I didn’t want to be a gushing fan boy and tried to act like a cool New York musician guy, with plenty of inspiration for this three feet away from me. There was an empty, open guitar case across the counter of the store’s main glass case, and I had to lean down to peer under it at the pickups that I was interested in, and Reed jumped up said “Oh, let me move that for you.” I guess he was waiting for them to do some work on the case’s contents in the back room; I took the opportunity to say that I had seen him the previous April at the Ritz (after it moved to the former Studio 54—it was his Blue Mask tour) and that he had an amazing band with him: Robert Quine, another hero of mine, on lead guitar; Fred Maher on drums, and Fernando Saunders on bass. Lou said “Thanks, man” and I left it at that.
I’ve certainly heard stories of him being an asshole to people, but I’ll never forget him jumping up to move his guitar case for me. I’ll also never forget how I found “White Light White Heat” in a local record store cutout bin when I was 16 and thought “this is Lou Reed’s old band, before he put out ‘Walk on the Wild Side’ and ‘Rock and Roll Animal’” and how I brought it home, put it on, and learned—as I learned from William Burroughs around the same time—that there was a much bigger world out there than I had imagined. And I’ll never forget how, since then, Reed put out enough great music to guarantee his historical importance even if there had never been a Velvet Underground: Street Hassle, The Blue Mask, Magic and Loss, and the solo albums before I discovered the Velvet Underground: Transformer, Coney Island Baby, Berlin, and all the ones in between. I saw him perform live four times, and he was always mesmerizing and always rocked very, very hard.

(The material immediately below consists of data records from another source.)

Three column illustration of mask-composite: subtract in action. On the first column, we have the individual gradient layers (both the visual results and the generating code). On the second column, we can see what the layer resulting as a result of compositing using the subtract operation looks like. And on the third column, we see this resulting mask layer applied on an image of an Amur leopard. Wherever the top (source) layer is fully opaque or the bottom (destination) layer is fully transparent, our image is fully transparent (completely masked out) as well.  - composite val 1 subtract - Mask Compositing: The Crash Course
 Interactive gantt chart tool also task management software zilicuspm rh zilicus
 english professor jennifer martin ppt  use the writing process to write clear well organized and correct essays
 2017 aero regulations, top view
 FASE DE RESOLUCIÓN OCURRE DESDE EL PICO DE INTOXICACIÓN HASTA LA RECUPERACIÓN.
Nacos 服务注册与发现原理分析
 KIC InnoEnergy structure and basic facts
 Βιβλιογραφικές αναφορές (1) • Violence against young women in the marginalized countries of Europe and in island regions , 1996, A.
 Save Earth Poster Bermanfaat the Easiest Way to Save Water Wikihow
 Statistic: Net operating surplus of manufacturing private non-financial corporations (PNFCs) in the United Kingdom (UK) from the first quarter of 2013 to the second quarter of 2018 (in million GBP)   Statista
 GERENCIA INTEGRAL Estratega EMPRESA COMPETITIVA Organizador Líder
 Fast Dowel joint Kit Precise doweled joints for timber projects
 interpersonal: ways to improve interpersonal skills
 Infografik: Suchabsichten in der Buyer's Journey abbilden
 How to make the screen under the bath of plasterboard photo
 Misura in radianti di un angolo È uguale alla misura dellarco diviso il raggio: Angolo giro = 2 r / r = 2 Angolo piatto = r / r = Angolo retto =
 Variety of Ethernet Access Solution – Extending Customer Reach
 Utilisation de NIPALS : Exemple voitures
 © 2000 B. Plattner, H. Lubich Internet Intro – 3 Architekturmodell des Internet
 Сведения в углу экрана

In the simplified history of rock and roll, Bob Dylan showed everyone that lyrics could be about more than cars, girls, and school. From his study with Delmore Schwartz at Syracuse University, Reed had already figured that much out, and when that background got paired with John Cale’s Lamont Young and John Cage influence in a loud dissonant band playing at Andy Warhol parties, it made people of that decade and every decade since rethink the possibilities of what rock and roll could be. Reed continued to produce great songs, lyrics, music, and guitar playing in each of those decades, and it’s sad to think that we in general and New York City in particular won’t have him anymore.